# Cairo M

## Introduction

Cairo M is a new zkVM proposed to address the structural limitations of the original [**Cairo VM**](/intro/zkdsl/cairo.md).

While Cairo was designed to be STARK-friendly, it faces critical constraints in terms of scalability and parallel proving (continuation):

* **Non-deterministic continuous read-only memory with relocation model**

  In the original Cairo, the runner must perform a memory segment **relocation** after program execution. This design prevents the use of the **continuation** technique—where proofs can be generated as soon as each segment is ready — because the final memory addresses are only known **after** relocation is completed.
* **Large prime field requirement**

  The design of Cairo requires a base prime field larger than $$2^{63}$$. However, modern STARK provers typically operate over **small prime fields** such as BabyBear or Mersenne31, making Cairo inefficient in contemporary proving frameworks.

***

## Background

### Stwo Lookup

All aspects of Cairo M — including memory consistency, register updates, and hash computations —\
are verified through the **Lookup Component** provided by the **Stwo framework**.

In Stwo, all lookup relations are combined into a **single global fraction sum**:

$$
\sum\_i m\_i \cdot \mathsf{Relation}(v\_{i,0}, \dots, v\_{i,n}) = 0
$$

where:

* $$m\_i$$ denotes the **multiplicity (number of occurrences)** of the relation
* $$\mathsf{Relation}(v\_{i,0}, \dots, v\_{i,n})$$ represents the **lookup term** for that relation

When all relations are balanced within this global sum such that the total equals zero,\
it guarantees **global lookup consistency** across the entire proof.

In this model:

* $$+\mathsf{Relation(\dots)}$$ represents an **emit / produce** operation
* $$-\mathsf{Relation(\dots)}$$ represents a **consume / remove** operation

The proof system is designed so that the sum of all emitted and consumed terms equals zero,\
ensuring state consistency across all components.

***

## Description

### Memory

To support **continuation**, Cairo M must ensure that the **final memory state** of stage $$n$$\
is identical to the **initial memory state** of stage $$n + 1$$.
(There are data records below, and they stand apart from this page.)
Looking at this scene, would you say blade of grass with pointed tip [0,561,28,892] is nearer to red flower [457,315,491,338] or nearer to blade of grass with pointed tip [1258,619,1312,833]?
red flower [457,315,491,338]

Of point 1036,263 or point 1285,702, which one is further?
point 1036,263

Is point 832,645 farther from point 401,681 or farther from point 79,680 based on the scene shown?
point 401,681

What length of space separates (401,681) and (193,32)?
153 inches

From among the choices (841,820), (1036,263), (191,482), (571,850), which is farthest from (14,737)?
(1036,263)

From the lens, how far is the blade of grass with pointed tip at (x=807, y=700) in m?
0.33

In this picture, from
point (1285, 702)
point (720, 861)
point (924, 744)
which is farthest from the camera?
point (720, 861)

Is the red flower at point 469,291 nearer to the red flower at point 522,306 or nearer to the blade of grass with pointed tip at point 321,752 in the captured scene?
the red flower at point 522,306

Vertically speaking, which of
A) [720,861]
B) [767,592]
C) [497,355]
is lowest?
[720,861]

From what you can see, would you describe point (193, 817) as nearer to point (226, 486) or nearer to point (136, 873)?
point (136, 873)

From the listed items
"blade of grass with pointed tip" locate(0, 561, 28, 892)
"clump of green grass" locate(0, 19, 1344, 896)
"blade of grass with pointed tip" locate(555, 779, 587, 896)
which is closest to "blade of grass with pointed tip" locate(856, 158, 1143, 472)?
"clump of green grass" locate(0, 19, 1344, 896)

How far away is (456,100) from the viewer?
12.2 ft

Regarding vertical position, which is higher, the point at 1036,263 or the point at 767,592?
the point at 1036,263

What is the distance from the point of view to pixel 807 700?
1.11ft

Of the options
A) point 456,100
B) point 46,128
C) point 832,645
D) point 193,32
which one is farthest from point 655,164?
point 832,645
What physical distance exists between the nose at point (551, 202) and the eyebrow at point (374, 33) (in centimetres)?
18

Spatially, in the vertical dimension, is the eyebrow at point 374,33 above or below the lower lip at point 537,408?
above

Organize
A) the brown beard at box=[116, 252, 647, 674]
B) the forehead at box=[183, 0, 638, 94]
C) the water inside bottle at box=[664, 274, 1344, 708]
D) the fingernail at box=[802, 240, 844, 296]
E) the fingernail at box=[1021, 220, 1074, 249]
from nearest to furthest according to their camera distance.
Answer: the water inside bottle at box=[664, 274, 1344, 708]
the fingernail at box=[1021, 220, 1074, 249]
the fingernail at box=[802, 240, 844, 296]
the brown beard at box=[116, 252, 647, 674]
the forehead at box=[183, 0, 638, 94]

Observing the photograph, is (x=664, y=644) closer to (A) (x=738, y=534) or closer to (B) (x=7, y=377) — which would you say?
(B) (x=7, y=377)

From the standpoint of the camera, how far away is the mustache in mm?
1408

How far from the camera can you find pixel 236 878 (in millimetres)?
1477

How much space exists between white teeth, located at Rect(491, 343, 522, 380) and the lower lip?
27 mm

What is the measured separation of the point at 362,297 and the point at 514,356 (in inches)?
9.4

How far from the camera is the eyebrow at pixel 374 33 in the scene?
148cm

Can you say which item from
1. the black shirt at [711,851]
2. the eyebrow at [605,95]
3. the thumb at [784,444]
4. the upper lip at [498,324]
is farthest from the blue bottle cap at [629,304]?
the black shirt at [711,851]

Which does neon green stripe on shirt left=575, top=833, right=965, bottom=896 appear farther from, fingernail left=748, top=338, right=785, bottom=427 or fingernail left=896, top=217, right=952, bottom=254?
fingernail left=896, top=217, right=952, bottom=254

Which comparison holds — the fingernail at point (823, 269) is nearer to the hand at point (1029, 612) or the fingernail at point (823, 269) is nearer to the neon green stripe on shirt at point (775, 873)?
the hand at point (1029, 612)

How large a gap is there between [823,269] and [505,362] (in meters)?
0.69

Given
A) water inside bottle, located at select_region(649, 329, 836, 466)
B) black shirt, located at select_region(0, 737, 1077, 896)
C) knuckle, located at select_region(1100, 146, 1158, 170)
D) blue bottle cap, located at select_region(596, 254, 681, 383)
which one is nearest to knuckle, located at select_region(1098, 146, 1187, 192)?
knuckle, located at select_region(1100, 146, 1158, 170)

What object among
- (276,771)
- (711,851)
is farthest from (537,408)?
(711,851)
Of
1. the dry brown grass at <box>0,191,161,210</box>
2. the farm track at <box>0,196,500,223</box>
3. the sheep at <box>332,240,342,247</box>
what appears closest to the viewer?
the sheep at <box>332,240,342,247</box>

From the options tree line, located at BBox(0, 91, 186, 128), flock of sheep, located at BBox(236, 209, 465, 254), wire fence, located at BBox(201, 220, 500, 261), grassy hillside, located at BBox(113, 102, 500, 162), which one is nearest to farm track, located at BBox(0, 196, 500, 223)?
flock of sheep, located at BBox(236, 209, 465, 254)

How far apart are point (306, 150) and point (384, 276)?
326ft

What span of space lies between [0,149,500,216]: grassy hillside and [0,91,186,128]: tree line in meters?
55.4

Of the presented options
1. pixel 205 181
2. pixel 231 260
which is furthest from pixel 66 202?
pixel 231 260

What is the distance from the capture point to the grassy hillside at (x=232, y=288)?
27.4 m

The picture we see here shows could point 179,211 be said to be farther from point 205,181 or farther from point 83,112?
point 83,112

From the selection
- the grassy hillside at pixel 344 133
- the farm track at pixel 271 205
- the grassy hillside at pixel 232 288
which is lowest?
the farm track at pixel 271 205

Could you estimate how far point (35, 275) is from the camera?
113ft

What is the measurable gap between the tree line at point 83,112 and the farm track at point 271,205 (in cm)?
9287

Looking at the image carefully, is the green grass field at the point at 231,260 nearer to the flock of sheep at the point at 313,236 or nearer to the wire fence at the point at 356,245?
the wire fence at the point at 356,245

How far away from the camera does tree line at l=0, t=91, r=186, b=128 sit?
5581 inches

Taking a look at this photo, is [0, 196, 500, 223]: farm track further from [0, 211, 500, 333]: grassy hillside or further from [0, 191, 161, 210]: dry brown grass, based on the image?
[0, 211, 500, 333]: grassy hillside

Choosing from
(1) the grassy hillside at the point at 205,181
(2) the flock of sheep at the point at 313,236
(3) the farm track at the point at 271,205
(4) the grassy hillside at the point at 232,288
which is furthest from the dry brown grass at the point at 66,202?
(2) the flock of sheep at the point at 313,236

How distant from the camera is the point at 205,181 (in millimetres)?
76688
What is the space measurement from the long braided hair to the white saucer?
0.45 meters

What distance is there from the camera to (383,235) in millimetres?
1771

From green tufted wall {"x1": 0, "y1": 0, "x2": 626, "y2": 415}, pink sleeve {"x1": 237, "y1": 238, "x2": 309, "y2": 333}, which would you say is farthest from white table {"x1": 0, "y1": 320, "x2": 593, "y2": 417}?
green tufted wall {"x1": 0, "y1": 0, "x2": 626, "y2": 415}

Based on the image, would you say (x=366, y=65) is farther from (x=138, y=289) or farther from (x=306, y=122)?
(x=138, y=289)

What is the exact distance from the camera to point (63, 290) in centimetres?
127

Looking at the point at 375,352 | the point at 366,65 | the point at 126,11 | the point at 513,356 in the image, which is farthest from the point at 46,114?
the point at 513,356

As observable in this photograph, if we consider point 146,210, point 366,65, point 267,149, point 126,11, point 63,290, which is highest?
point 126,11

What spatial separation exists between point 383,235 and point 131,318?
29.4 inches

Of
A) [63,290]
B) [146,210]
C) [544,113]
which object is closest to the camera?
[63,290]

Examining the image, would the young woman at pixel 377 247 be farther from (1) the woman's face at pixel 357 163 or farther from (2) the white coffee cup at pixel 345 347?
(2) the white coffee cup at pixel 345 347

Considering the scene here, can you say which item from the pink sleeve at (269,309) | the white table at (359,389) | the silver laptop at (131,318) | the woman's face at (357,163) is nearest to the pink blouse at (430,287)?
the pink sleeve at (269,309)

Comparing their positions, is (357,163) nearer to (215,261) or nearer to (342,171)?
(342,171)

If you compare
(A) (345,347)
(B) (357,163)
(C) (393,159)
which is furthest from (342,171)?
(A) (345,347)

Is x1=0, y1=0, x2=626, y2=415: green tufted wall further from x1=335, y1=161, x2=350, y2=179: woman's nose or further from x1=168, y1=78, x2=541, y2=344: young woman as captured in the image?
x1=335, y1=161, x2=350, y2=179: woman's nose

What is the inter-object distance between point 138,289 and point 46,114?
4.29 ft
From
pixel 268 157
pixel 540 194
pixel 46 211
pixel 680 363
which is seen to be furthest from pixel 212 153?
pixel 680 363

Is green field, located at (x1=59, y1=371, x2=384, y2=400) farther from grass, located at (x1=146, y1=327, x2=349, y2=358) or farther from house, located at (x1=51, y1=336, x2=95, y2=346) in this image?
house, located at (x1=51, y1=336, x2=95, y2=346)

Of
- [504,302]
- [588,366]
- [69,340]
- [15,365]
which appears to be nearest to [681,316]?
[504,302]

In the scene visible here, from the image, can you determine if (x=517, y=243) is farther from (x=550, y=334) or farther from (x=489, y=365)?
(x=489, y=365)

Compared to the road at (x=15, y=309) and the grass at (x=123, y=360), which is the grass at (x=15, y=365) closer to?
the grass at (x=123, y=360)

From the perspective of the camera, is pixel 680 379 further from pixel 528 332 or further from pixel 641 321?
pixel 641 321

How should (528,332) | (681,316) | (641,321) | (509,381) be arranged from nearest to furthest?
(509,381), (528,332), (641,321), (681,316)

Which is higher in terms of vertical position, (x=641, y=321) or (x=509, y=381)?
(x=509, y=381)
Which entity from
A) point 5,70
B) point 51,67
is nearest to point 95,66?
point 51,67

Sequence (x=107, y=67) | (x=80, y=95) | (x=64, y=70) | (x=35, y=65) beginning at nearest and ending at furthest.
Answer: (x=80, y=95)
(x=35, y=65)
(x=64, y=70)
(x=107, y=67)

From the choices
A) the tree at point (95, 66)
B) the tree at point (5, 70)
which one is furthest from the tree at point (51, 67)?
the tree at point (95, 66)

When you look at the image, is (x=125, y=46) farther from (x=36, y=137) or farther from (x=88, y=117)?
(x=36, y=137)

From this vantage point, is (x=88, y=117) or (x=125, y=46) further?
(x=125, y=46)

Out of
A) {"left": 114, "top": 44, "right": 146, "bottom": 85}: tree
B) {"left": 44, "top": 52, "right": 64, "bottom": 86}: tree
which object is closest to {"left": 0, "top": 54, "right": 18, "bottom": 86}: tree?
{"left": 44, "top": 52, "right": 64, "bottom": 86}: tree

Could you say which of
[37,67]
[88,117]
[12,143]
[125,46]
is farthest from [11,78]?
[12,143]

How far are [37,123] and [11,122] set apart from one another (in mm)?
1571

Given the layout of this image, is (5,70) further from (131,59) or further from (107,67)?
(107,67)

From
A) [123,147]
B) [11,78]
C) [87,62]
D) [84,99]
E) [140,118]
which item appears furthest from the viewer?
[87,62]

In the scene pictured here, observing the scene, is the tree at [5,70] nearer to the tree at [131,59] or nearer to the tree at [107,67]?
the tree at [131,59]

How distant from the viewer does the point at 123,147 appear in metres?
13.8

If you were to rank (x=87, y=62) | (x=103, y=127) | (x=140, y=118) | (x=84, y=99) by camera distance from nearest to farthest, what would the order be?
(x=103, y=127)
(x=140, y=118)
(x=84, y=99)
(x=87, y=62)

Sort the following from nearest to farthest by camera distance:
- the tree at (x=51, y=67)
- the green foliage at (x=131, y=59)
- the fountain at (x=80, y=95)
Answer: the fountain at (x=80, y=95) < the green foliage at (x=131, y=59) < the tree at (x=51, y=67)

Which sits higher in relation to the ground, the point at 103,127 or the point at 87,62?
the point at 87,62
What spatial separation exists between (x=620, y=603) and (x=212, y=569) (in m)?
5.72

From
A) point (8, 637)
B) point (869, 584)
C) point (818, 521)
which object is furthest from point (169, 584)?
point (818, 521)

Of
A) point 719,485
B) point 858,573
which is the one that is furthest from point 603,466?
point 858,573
To achieve this, Cairo M commits the memory state using a **Merkle tree** structure.

#### Commitment

The Merkle tree is used for memory state commitment for the following reasons:

1. **Challenge-independent commitment**\
   — The initial and final root hashes alone are sufficient to ensure state consistency.
2. **Sparse memory support**\
   — Partial pruning of unused branches allows for efficient memory handling.

**Features**

* Hash function: **Poseidon2** (a STARK-friendly hash)
* Number of leaves: $$2^{30}$$ — the largest power of two smaller than $$P$$
* Leaf hashing: leaf nodes are **not hashed** to reduce computational overhead
  * Although sibling nodes may be revealed during inclusion proofs, this is not an issue for **state root commitment** purposes.

***

#### Lookup Argument

The Merkle component must prove that the root of the Merkle tree, composed of $$2^{30}$$ leaves, corresponds to the **initial or final root hash**. This is achieved by removing the parent node and adding its child nodes, expressed as a relation within the **global LogUp sum**:

$$
-\mathsf{Merkle(index, depth, parent, root)} \\
+b\_{2 \cdot \mathsf{index}} \cdot \mathsf{Merkle(2 \cdot index, depth + 1, child\_L, root)} \\
+b\_{2 \cdot \mathsf{index + 1}} \cdot \mathsf{Merkle(2 \cdot index + 1, depth + 1, child\_R, root)} \\
-\mathsf{Poseidon2(parent)} \\
+\mathsf{Poseidon2(child\_L, child\_R)}
$$

where:

* $$b\_{2 \cdot \mathsf{index}}$$ and $$b\_{2 \cdot \mathsf{index} + 1}$$ are binary flags indicating whether the left or right child exists (1 if present, 0 otherwise)
* Unused branches have multiplicity set to 0 and are automatically **pruned**

This relation ensures that the Merkle path is consistently connected through the **Poseidon2** hash function.

***

#### Memory Access

Memory accesses are expressed as a 3-tuple:

$$
\mathsf{(address, clock, value)}
$$

Here, $$\mathsf{clock}$$ is a **monotonically increasing counter** that determines the order of memory accesses.

***

#### Word Size

Although Cairo M’s memory is committed at the level of individual **field elements**, each address can group multiple leaves together to form a **multi-limb word**.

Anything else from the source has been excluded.